#### TRY IT
Isolate every line in the records below with "charset" in it.

========================================================================

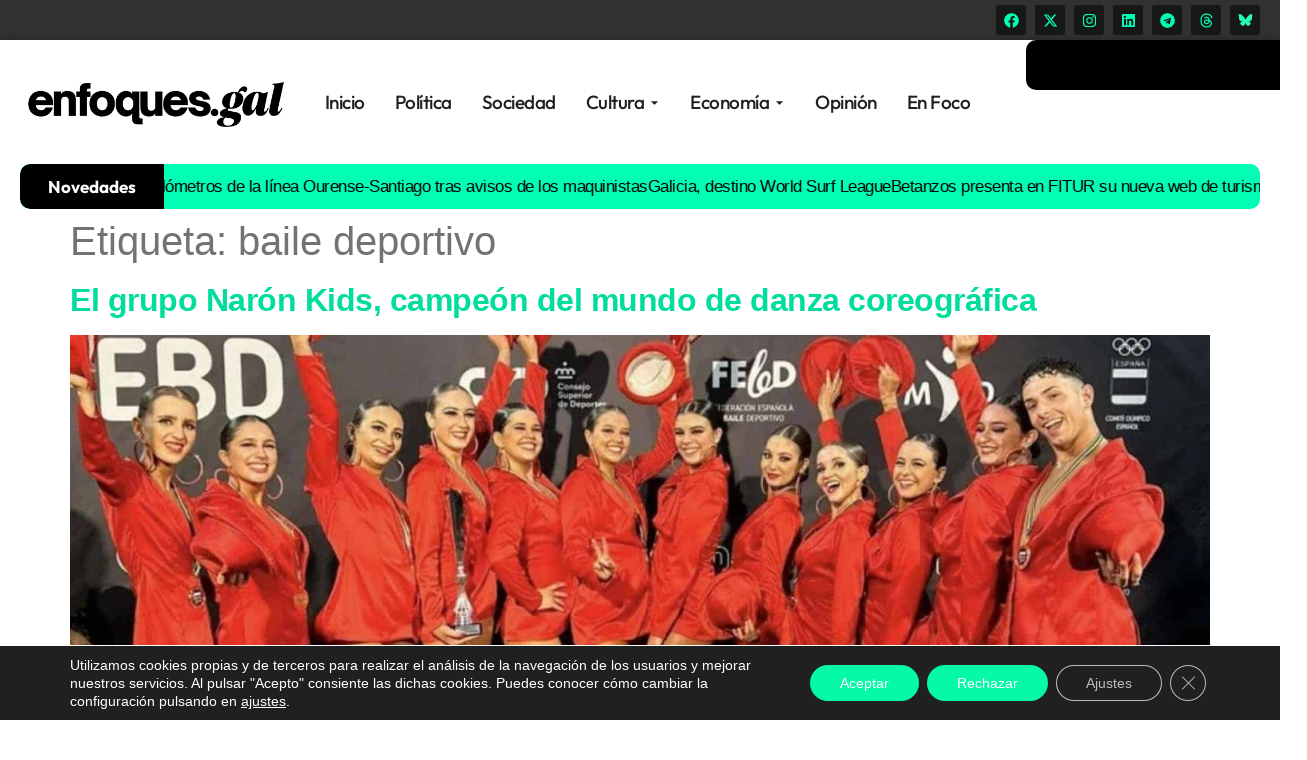

--- FILE ---
content_type: text/html; charset=utf-8
request_url: https://www.google.com/recaptcha/api2/aframe
body_size: 250
content:
<!DOCTYPE HTML><html><head><meta http-equiv="content-type" content="text/html; charset=UTF-8"></head><body><script nonce="kYPNz406ThPfQfysS0-KQA">/** Anti-fraud and anti-abuse applications only. See google.com/recaptcha */ try{var clients={'sodar':'https://pagead2.googlesyndication.com/pagead/sodar?'};window.addEventListener("message",function(a){try{if(a.source===window.parent){var b=JSON.parse(a.data);var c=clients[b['id']];if(c){var d=document.createElement('img');d.src=c+b['params']+'&rc='+(localStorage.getItem("rc::a")?sessionStorage.getItem("rc::b"):"");window.document.body.appendChild(d);sessionStorage.setItem("rc::e",parseInt(sessionStorage.getItem("rc::e")||0)+1);localStorage.setItem("rc::h",'1769122400025');}}}catch(b){}});window.parent.postMessage("_grecaptcha_ready", "*");}catch(b){}</script></body></html>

========================================================================

#### EXERCISE ANSWER
content_type: text/html; charset=utf-8
<!DOCTYPE HTML><html><head><meta http-equiv="content-type" content="text/html; charset=UTF-8"></head><body><script nonce="kYPNz406ThPfQfysS0-KQA">/** Anti-fraud and anti-abuse applications only. See google.com/recaptcha */ try{var clients={'sodar':'https://pagead2.googlesyndication.com/pagead/sodar?'};window.addEventListener("message",function(a){try{if(a.source===window.parent){var b=JSON.parse(a.data);var c=clients[b['id']];if(c){var d=document.createElement('img');d.src=c+b['params']+'&rc='+(localStorage.getItem("rc::a")?sessionStorage.getItem("rc::b"):"");window.document.body.appendChild(d);sessionStorage.setItem("rc::e",parseInt(sessionStorage.getItem("rc::e")||0)+1);localStorage.setItem("rc::h",'1769122400025');}}}catch(b){}});window.parent.postMessage("_grecaptcha_ready", "*");}catch(b){}</script></body></html>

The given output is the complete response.